提示文:
++++++++++++++++++++
図1は、3GPPにおいて規定されている基地局機能の分割のオプションを示す図であり、基地局の各レイヤの機能(RF,...,PDCP)をDUとCUとに分割して配置する際の分割点が、オプション1~8として示されている。基地局の機能をDUとCUに分割して配置する機能分割により、基地局の上位レイヤの一部の機能がCUに配置され、残りの機能がDUに配置される。
【0017】
図2は、
図1に示される、基地局のそれぞれ異なるレイヤの複数の機能を、CU、DU及びRUに分割した構成の一例を示す図である。
図2に示すように、本実施形態では、CU及びDUに加えて、RF及びPHY等の機能を有する無線ユニット(RU:Radio Unit)を新たに設ける。
図2の基地局(基地局システム)は、CU10、DU20、及びRU30で構成され、CU10は、コアネットワーク(5GC、EPC等)に接続され、DU20は、CU10とRU30との間に接続される。
【0018】
DU20は、基地局の機能のうちの、無線リソースのスケジューリング機能を少なくとも有する第1ユニットの一例である。CU10は、基地局の機能のうち、接続されたDU20(第1ユニット)が有する機能よりも上位レイヤの機能を有する第2ユニットの一例である。また、RU30は、基地局の機能のうちの、電波の送受信機能(RF)を少なくとも有する無線ユニットの一例である。
【0019】
図2の構成例では、DU20は、スケジューリング機能に相当するHigh MACの機能だけでなく、RLC及びLow MACの機能も有しており、CU10は、DU20が有する機能より上位レイヤの機能である、SDAP/RRC及びPDCPの機能を有している。また、RU30は、電波の送受信機能に相当するRFの機能だけでなく、PHYの機能も有している。なお、PHYの一部の機能のみをRU30に実装し、PHYの残りの機能をDU20に実装してもよい。
【0020】
以下では、
図2に示される機能構成を一例として用いて、本実施形態に係る基地局システムの構成及び動作について具体的に説明する。
【0021】
<比較例>
図3は、サービスタイプとしてmMTC、URLLC及びeMBBに対応するスライス1~3が生成された、基地局システムの構成例を示す図であり、後述する本実施形態の構成(
図4)に対する比較例を示している。なお、CU及びDUは、NFV/SDNベースのRANコントローラによって制御及び管理がなされ、各スライスは、RANコントローラによって生成される。
++++++++++++++++++++
元データ:
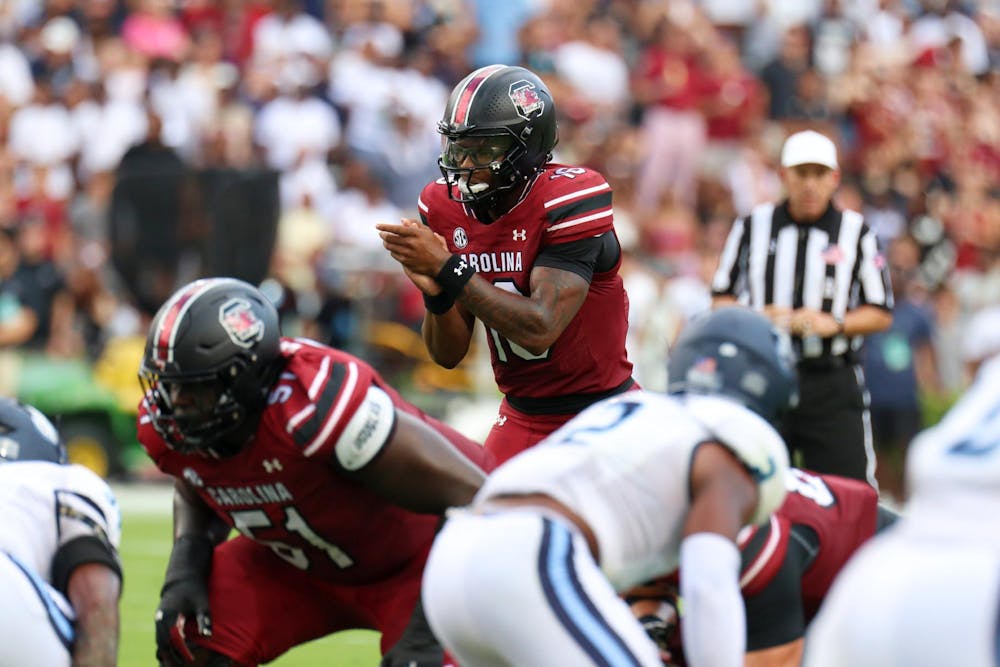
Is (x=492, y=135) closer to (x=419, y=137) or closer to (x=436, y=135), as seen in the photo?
(x=419, y=137)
++++++++++++++++++++
作業:
A. 提示文の「図2の基地局(基地局システム」から「る無線ユニットの一例である。」までを、一字も変えずに書き写してください。
B. 提示文に出てくる図3の構成例で、スライス1~3が対応するサービスタイプをすべて挙げてください。

回答:
A.
図2の基地局(基地局システム)は、CU10、DU20、及びRU30で構成され、CU10は、コアネットワーク(5GC、EPC等)に接続され、DU20は、CU10とRU30との間に接続される。
【0018】
DU20は、基地局の機能のうちの、無線リソースのスケジューリング機能を少なくとも有する第1ユニットの一例である。CU10は、基地局の機能のうち、接続されたDU20(第1ユニット)が有する機能よりも上位レイヤの機能を有する第2ユニットの一例である。また、RU30は、基地局の機能のうちの、電波の送受信機能(RF)を少なくとも有する無線ユニットの一例である。

B. mMTC、URLLC、eMBB